Герда немного постояла возле стола, упёршись в него руками, затем взяла оружие и поплелась к двери. Теперь ей оставалось лишь ждать и не подпускать сомнения. Начался мандраж и это было очень некстати. Чтобы совладать с собой, взмахнула топором, представив, что бьёт по голове цветочницы. Слабый вышел удар. Сок белладонны ещё давал о себе знать, и движения были неуклюжие. А с людоедкой надо расправиться быстро. Промедление может стоить жизни.
Стараясь унять дрожь, Герда села возле двери, закрыла глаза. Перед внутренним взором появилось встревоженное бледное лицо брата на фоне клубящейся тьмы, в которой проскакивали зигзаги молний. Эта чернота надвигалась, из неё выползли бесплотные щупальца и опутали Кая, поглотили...
Герда распахнула веки, услышав звук шагов. Поднялась. От волнения закружилась голова, кожа покрылась «мурашками». Теперь главное не сплоховать. Нужен всего лишь один точный удар. Размах — удар. Что может быть проще. Будто дрова колешь, только вместо полена — голова людоедки. Герда сделала глубокий вдох, ощущая, как от напряжения взмокла спина. Выдохнула. Приготовилась.

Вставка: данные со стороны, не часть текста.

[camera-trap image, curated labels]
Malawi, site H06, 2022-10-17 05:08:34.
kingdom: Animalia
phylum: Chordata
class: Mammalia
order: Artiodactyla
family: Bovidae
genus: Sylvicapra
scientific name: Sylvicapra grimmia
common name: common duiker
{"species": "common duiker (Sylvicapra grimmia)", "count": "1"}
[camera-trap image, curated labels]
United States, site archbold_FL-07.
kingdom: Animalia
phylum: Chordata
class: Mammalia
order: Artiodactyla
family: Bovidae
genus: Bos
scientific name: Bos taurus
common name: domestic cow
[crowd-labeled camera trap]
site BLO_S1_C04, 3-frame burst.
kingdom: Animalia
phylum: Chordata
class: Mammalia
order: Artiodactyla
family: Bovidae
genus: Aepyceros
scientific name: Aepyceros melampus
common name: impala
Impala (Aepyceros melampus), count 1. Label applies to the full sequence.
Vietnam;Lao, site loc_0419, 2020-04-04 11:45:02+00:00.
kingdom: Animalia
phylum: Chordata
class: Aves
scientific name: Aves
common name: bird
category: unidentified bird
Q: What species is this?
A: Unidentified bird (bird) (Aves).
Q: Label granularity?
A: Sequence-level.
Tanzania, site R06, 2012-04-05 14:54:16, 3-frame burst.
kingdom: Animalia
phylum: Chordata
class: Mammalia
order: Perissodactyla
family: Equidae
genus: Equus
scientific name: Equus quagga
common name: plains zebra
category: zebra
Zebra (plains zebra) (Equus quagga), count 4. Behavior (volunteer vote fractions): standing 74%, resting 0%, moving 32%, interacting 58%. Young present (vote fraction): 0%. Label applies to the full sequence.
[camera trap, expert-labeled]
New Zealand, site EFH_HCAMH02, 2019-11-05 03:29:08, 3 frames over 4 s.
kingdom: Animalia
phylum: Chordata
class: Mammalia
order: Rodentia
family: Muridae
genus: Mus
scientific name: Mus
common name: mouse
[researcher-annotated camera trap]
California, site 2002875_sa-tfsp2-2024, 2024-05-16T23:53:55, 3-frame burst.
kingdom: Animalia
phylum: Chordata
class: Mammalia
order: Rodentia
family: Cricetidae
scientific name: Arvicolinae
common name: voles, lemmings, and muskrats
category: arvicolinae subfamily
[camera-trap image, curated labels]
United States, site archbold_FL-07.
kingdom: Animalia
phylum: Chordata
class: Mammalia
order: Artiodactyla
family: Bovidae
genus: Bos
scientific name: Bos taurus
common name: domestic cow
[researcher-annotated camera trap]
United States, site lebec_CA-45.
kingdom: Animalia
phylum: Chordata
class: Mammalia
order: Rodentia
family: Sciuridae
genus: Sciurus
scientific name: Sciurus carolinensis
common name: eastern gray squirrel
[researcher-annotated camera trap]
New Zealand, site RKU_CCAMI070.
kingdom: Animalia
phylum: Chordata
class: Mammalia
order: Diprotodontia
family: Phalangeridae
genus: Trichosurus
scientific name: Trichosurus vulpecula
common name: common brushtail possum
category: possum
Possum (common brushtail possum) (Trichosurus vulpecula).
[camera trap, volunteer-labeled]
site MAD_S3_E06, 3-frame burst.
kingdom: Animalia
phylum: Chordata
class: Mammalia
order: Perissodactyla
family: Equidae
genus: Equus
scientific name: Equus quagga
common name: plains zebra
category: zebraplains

Дверь открылась, в комнату вошла Цветочница с ведром с водой в руке. Она будто сразу же почувствовала опасность, благодушное выражение на её лице мигом сменилось на тревожное. В тот момент, когда Герда занесла топор, людоедка подалась в сторону, развернулась. Лезвие врезалось ей в лопатку, ведро с грохотом упало на пол.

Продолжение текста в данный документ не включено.